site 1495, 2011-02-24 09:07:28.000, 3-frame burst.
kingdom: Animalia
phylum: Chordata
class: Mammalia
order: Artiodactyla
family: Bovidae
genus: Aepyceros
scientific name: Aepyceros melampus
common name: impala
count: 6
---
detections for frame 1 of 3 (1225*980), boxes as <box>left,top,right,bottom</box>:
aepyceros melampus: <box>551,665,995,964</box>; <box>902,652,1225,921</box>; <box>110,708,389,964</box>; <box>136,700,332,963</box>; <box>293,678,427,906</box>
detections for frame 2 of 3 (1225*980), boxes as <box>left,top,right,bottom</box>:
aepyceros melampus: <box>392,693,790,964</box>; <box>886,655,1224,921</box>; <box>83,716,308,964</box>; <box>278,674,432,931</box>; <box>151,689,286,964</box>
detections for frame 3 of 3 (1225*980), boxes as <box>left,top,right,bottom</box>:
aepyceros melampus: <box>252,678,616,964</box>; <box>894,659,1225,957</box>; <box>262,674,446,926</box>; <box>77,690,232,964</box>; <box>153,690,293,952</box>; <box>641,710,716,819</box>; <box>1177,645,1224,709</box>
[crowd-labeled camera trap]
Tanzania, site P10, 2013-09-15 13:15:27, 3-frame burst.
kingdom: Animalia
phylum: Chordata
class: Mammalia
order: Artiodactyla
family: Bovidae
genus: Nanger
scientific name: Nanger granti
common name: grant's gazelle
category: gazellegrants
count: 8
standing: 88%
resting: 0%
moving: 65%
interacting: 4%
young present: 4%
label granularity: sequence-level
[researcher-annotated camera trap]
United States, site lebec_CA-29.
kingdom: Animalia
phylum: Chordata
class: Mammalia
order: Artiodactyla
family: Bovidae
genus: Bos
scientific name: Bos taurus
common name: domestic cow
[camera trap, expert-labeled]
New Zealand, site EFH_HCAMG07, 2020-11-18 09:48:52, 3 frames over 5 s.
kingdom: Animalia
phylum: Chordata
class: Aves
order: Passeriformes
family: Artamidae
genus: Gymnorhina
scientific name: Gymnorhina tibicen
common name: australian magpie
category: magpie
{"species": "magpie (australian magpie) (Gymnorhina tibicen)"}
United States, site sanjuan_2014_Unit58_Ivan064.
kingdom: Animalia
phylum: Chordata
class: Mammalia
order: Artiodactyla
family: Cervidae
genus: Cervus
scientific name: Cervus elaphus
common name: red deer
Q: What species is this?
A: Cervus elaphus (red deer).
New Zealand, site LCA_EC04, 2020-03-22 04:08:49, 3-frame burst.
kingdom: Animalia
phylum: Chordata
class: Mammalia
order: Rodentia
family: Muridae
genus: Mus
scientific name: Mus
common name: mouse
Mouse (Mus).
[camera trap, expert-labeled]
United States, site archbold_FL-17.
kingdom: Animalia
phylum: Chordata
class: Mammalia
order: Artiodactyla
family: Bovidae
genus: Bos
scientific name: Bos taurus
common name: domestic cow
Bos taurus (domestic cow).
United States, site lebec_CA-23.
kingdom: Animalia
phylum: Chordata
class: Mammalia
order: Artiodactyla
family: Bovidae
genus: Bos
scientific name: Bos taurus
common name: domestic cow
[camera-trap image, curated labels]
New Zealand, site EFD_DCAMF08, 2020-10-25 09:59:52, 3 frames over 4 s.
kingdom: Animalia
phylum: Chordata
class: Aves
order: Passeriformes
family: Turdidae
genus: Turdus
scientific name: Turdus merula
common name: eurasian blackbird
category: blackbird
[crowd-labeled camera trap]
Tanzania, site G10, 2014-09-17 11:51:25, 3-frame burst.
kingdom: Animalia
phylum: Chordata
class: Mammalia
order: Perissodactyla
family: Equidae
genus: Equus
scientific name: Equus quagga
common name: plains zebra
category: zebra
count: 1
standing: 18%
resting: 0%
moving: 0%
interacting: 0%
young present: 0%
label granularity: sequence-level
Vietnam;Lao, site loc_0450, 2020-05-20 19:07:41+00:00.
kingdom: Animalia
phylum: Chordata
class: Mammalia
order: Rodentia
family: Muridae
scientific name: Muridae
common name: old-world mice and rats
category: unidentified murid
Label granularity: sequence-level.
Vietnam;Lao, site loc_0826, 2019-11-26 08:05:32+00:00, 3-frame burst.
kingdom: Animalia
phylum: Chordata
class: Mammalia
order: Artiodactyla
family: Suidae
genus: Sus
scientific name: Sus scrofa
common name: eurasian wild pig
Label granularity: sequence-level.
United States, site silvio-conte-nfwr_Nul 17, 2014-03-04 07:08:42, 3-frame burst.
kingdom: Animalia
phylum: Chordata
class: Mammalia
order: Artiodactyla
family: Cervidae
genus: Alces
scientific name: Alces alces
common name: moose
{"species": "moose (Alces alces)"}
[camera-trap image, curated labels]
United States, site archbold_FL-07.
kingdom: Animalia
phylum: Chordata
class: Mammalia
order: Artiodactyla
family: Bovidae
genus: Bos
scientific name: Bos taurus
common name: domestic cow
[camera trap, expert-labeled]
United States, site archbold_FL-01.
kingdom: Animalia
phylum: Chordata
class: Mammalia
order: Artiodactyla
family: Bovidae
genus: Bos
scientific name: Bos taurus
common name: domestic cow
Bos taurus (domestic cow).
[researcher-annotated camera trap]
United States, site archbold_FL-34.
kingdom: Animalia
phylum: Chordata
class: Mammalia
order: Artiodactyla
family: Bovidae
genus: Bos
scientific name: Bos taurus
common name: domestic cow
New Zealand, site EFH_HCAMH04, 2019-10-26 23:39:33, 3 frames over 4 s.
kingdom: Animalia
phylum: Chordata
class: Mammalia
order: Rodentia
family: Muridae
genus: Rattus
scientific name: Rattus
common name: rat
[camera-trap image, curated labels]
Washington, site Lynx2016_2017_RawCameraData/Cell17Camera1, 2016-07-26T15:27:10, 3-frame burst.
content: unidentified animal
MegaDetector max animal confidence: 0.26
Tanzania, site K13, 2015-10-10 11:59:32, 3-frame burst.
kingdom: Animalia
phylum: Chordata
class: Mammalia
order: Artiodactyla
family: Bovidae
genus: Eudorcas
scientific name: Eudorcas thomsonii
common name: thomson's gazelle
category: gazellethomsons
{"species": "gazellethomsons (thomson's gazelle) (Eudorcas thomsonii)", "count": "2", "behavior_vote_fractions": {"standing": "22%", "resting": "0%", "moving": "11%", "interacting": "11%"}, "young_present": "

What you are asked to do> Across the whole listing, every line must be copied exactly.

Task solution>
site 1495, 2011-02-24 09:07:28.000, 3-frame burst.
kingdom: Animalia
phylum: Chordata
class: Mammalia
order: Artiodactyla
family: Bovidae
genus: Aepyceros
scientific name: Aepyceros melampus
common name: impala
count: 6
---
detections for frame 1 of 3 (1225*980), boxes as <box>left,top,right,bottom</box>:
aepyceros melampus: <box>551,665,995,964</box>; <box>902,652,1225,921</box>; <box>110,708,389,964</box>; <box>136,700,332,963</box>; <box>293,678,427,906</box>
detections for frame 2 of 3 (1225*980), boxes as <box>left,top,right,bottom</box>:
aepyceros melampus: <box>392,693,790,964</box>; <box>886,655,1224,921</box>; <box>83,716,308,964</box>; <box>278,674,432,931</box>; <box>151,689,286,964</box>
detections for frame 3 of 3 (1225*980), boxes as <box>left,top,right,bottom</box>:
aepyceros melampus: <box>252,678,616,964</box>; <box>894,659,1225,957</box>; <box>262,674,446,926</box>; <box>77,690,232,964</box>; <box>153,690,293,952</box>; <box>641,710,716,819</box>; <box>1177,645,1224,709</box>
[crowd-labeled camera trap]
Tanzania, site P10, 2013-09-15 13:15:27, 3-frame burst.
kingdom: Animalia
phylum: Chordata
class: Mammalia
order: Artiodactyla
family: Bovidae
genus: Nanger
scientific name: Nanger granti
common name: grant's gazelle
category: gazellegrants
count: 8
standing: 88%
resting: 0%
moving: 65%
interacting: 4%
young present: 4%
label granularity: sequence-level
[researcher-annotated camera trap]
United States, site lebec_CA-29.
kingdom: Animalia
phylum: Chordata
class: Mammalia
order: Artiodactyla
family: Bovidae
genus: Bos
scientific name: Bos taurus
common name: domestic cow
[camera trap, expert-labeled]
New Zealand, site EFH_HCAMG07, 2020-11-18 09:48:52, 3 frames over 5 s.
kingdom: Animalia
phylum: Chordata
class: Aves
order: Passeriformes
family: Artamidae
genus: Gymnorhina
scientific name: Gymnorhina tibicen
common name: australian magpie
category: magpie
{"species": "magpie (australian magpie) (Gymnorhina tibicen)"}
United States, site sanjuan_2014_Unit58_Ivan064.
kingdom: Animalia
phylum: Chordata
class: Mammalia
order: Artiodactyla
family: Cervidae
genus: Cervus
scientific name: Cervus elaphus
common name: red deer
Q: What species is this?
A: Cervus elaphus (red deer).
New Zealand, site LCA_EC04, 2020-03-22 04:08:49, 3-frame burst.
kingdom: Animalia
phylum: Chordata
class: Mammalia
order: Rodentia
family: Muridae
genus: Mus
scientific name: Mus
common name: mouse
Mouse (Mus).
[camera trap, expert-labeled]
United States, site archbold_FL-17.
kingdom: Animalia
phylum: Chordata
class: Mammalia
order: Artiodactyla
family: Bovidae
genus: Bos
scientific name: Bos taurus
common name: domestic cow
Bos taurus (domestic cow).
United States, site lebec_CA-23.
kingdom: Animalia
phylum: Chordata
class: Mammalia
order: Artiodactyla
family: Bovidae
genus: Bos
scientific name: Bos taurus
common name: domestic cow
[camera-trap image, curated labels]
New Zealand, site EFD_DCAMF08, 2020-10-25 09:59:52, 3 frames over 4 s.
kingdom: Animalia
phylum: Chordata
class: Aves
order: Passeriformes
family: Turdidae
genus: Turdus
scientific name: Turdus merula
common name: eurasian blackbird
category: blackbird
[crowd-labeled camera trap]
Tanzania, site G10, 2014-09-17 11:51:25, 3-frame burst.
kingdom: Animalia
phylum: Chordata
class: Mammalia
order: Perissodactyla
family: Equidae
genus: Equus
scientific name: Equus quagga
common name: plains zebra
category: zebra
count: 1
standing: 18%
resting: 0%
moving: 0%
interacting: 0%
young present: 0%
label granularity: sequence-level
Vietnam;Lao, site loc_0450, 2020-05-20 19:07:41+00:00.
kingdom: Animalia
phylum: Chordata
class: Mammalia
order: Rodentia
family: Muridae
scientific name: Muridae
common name: old-world mice and rats
category: unidentified murid
Label granularity: sequence-level.
Vietnam;Lao, site loc_0826, 2019-11-26 08:05:32+00:00, 3-frame burst.
kingdom: Animalia
phylum: Chordata
class: Mammalia
order: Artiodactyla
family: Suidae
genus: Sus
scientific name: Sus scrofa
common name: eurasian wild pig
Label granularity: sequence-level.
United States, site silvio-conte-nfwr_Nul 17, 2014-03-04 07:08:42, 3-frame burst.
kingdom: Animalia
phylum: Chordata
class: Mammalia
order: Artiodactyla
family: Cervidae
genus: Alces
scientific name: Alces alces
common name: moose
{"species": "moose (Alces alces)"}
[camera-trap image, curated labels]
United States, site archbold_FL-07.
kingdom: Animalia
phylum: Chordata
class: Mammalia
order: Artiodactyla
family: Bovidae
genus: Bos
scientific name: Bos taurus
common name: domestic cow
[camera trap, expert-labeled]
United States, site archbold_FL-01.
kingdom: Animalia
phylum: Chordata
class: Mammalia
order: Artiodactyla
family: Bovidae
genus: Bos
scientific name: Bos taurus
common name: domestic cow
Bos taurus (domestic cow).
[researcher-annotated camera trap]
United States, site archbold_FL-34.
kingdom: Animalia
phylum: Chordata
class: Mammalia
order: Artiodactyla
family: Bovidae
genus: Bos
scientific name: Bos taurus
common name: domestic cow
New Zealand, site EFH_HCAMH04, 2019-10-26 23:39:33, 3 frames over 4 s.
kingdom: Animalia
phylum: Chordata
class: Mammalia
order: Rodentia
family: Muridae
genus: Rattus
scientific name: Rattus
common name: rat
[camera-trap image, curated labels]
Washington, site Lynx2016_2017_RawCameraData/Cell17Camera1, 2016-07-26T15:27:10, 3-frame burst.
content: unidentified animal
MegaDetector max animal confidence: 0.26
Tanzania, site K13, 2015-10-10 11:59:32, 3-frame burst.
kingdom: Animalia
phylum: Chordata
class: Mammalia
order: Artiodactyla
family: Bovidae
genus: Eudorcas
scientific name: Eudorcas thomsonii
common name: thomson's gazelle
category: gazellethomsons
{"species": "gazellethomsons (thomson's gazelle) (Eudorcas thomsonii)", "count": "2", "behavior_vote_fractions": {"standing": "22%", "resting": "0%", "moving": "11%", "interacting": "11%"}, "young_present": "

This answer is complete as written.